• Instructions to follow: List every line of the entries below that contains the string "xmlns". Case counts.

• Task input:
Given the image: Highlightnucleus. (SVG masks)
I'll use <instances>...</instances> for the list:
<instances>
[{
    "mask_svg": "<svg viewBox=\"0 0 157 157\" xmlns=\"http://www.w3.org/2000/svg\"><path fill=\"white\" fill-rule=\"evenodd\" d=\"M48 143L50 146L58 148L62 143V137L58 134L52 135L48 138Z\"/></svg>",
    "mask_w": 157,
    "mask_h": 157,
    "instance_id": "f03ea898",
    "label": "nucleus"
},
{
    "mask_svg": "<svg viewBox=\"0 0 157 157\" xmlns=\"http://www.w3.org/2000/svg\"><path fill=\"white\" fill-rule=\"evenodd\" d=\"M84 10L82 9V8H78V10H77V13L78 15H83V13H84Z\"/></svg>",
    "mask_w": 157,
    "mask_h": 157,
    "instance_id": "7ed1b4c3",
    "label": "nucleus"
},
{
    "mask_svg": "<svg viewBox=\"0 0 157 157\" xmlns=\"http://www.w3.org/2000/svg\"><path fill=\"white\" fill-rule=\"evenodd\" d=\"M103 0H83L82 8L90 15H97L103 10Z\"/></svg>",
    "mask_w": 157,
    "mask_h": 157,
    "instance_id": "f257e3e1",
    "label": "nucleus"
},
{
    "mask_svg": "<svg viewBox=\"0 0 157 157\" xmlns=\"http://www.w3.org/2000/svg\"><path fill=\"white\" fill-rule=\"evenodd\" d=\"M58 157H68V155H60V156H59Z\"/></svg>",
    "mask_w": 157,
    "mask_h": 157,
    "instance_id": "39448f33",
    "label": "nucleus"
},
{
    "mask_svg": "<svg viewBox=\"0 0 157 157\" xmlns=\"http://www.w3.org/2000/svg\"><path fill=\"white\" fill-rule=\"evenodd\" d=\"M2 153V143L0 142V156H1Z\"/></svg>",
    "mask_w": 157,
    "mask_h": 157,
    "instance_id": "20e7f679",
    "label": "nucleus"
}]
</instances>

• Completed exercise:
    "mask_svg": "<svg viewBox=\"0 0 157 157\" xmlns=\"http://www.w3.org/2000/svg\"><path fill=\"white\" fill-rule=\"evenodd\" d=\"M48 143L50 146L58 148L62 143V137L58 134L52 135L48 138Z\"/></svg>",
    "mask_svg": "<svg viewBox=\"0 0 157 157\" xmlns=\"http://www.w3.org/2000/svg\"><path fill=\"white\" fill-rule=\"evenodd\" d=\"M84 10L82 9V8H78V10H77V13L78 15H83V13H84Z\"/></svg>",
    "mask_svg": "<svg viewBox=\"0 0 157 157\" xmlns=\"http://www.w3.org/2000/svg\"><path fill=\"white\" fill-rule=\"evenodd\" d=\"M103 0H83L82 8L90 15H97L103 10Z\"/></svg>",
    "mask_svg": "<svg viewBox=\"0 0 157 157\" xmlns=\"http://www.w3.org/2000/svg\"><path fill=\"white\" fill-rule=\"evenodd\" d=\"M58 157H68V155H60V156H59Z\"/></svg>",
    "mask_svg": "<svg viewBox=\"0 0 157 157\" xmlns=\"http://www.w3.org/2000/svg\"><path fill=\"white\" fill-rule=\"evenodd\" d=\"M2 153V143L0 142V156H1Z\"/></svg>",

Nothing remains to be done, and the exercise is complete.